SaGa Frontier Remastered propose donc quelques nouveaux contenus et quelques améliorations bienvenues. Outre le nouveau personnage jouable, on a aussi droit à de nouvelles séquences pour la courageuse Asellus (notre segment préféré). Et l’on enchaine avec la présence d’un New game +, aussi neuf que particulièrement utile. En fait, on se demande même comme l’expérience s’en sortait sans cette avancée, c’est dire si elle nous paraît indispensable au confort du joueur. Ainsi, on pourra donc retrouver des équipiers aux statistiques préservées (ouf !), et l’on a droit à tout un tas de choix-bonus afin d’embarquer, par exemple, l’argent amassé. Les amateurs d’expériences pas trop difficiles auront aussi la possibilité de ne pas accoler le niveau des ennemis à celui du joueur, ce qui fait baisser l’intensité du challenge d’un cran. Mais qu’on ne s’y trompe pas, vous allez tout de même avoir du répondant dans les combats, et pas qu’un peu.

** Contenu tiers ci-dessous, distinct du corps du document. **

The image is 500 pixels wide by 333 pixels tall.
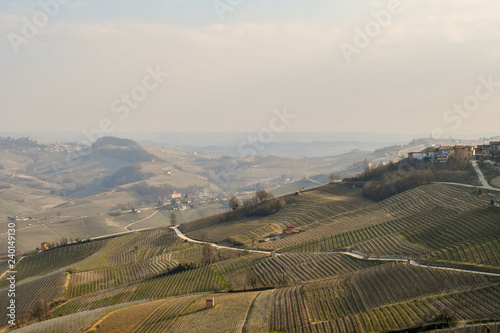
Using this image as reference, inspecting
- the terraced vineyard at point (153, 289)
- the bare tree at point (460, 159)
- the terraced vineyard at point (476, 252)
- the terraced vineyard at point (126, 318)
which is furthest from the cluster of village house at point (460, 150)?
the terraced vineyard at point (126, 318)

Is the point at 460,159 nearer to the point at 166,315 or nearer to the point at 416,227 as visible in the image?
the point at 416,227

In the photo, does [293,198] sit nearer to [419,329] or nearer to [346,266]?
[346,266]

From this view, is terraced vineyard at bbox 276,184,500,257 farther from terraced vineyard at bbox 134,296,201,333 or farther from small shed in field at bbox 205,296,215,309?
terraced vineyard at bbox 134,296,201,333

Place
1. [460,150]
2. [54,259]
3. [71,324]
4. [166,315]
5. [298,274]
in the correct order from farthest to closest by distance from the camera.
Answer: [460,150] < [54,259] < [298,274] < [71,324] < [166,315]

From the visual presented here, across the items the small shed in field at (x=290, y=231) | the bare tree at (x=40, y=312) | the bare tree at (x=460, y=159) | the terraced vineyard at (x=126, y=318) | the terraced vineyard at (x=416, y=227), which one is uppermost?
the bare tree at (x=460, y=159)

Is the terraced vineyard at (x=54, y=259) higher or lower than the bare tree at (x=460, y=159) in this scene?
lower

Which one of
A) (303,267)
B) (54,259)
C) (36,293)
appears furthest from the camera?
(54,259)

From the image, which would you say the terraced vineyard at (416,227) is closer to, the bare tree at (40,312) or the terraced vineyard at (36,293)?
the terraced vineyard at (36,293)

Gros challenge, malgré une meilleure accessibilité
SaGa Frontier, comme tout autre opus de la licence, se démarquait des autres jeux de Square par sa difficulté plus exacerbée. De plus, il n’était pas rare que le Director attitré de la série, Akitoshi Kawazu (que vous connaissez aussi pour The Last Remnant), cherche à se démarquer dans les codes du JRPG. Ici, pas de niveaux pour votre personnage, mais des statistiques qui peuvent évoluer à chaque combat (au tour par tour), et des skills qui se gagnent sans grande logique (le point faible du soft, on n’y comprend pas grand chose). Dès lors, on comprend que les joutes soient tout sauf anecdotiques, et qu’elles fassent l’objet de quelques rénovations de la part de ce remaster. L’auto save en fin de bataille est une bénédiction, les mots sont pesés. La vitesse peut être accélérée, et ça change la vie pour les phases de levelling. On peut aussi se servir de combos afin d’encore gagner du temps. Enfin, une autre grosse amélioration concerne les équipements, dont on peut enfin voir les statistiques précises. Bref, on gagne là encore en accessibilité, mais que les fans hardcores se rassurent une fois de plus : on galère toujours, notamment face à des boss particulièrement retors.
SaGa Frontier Remastered est aussi du genre à revoir la copie visuelle, mais sans dénaturer cette personnalité si propre à la première PlayStation. Ce style, à base de décors pré-calculés, fixes, finement colorés, fait toujours mouche. Et c’est aussi car les développeurs ont pris soin de lisser tout ça, à l’aide d‘une haute résolution salvatrice. Certes on pourra trouver les environnements de combat en-dessous du reste, assez vides et parfois un peu contre-productifs en terme de lisibilité de l’action. Mais, globalement, on est en terrain conquis pour les amateurs de direction artistique très nineties. D’ailleurs, sachez que l’on peut aussi admirer des artworks sublimes. Enfin, Kenji Ito livre l’une de ses meilleures bandes originales, inspiré qu’il devait être par une ambiance aussi noire qu’évocatrice.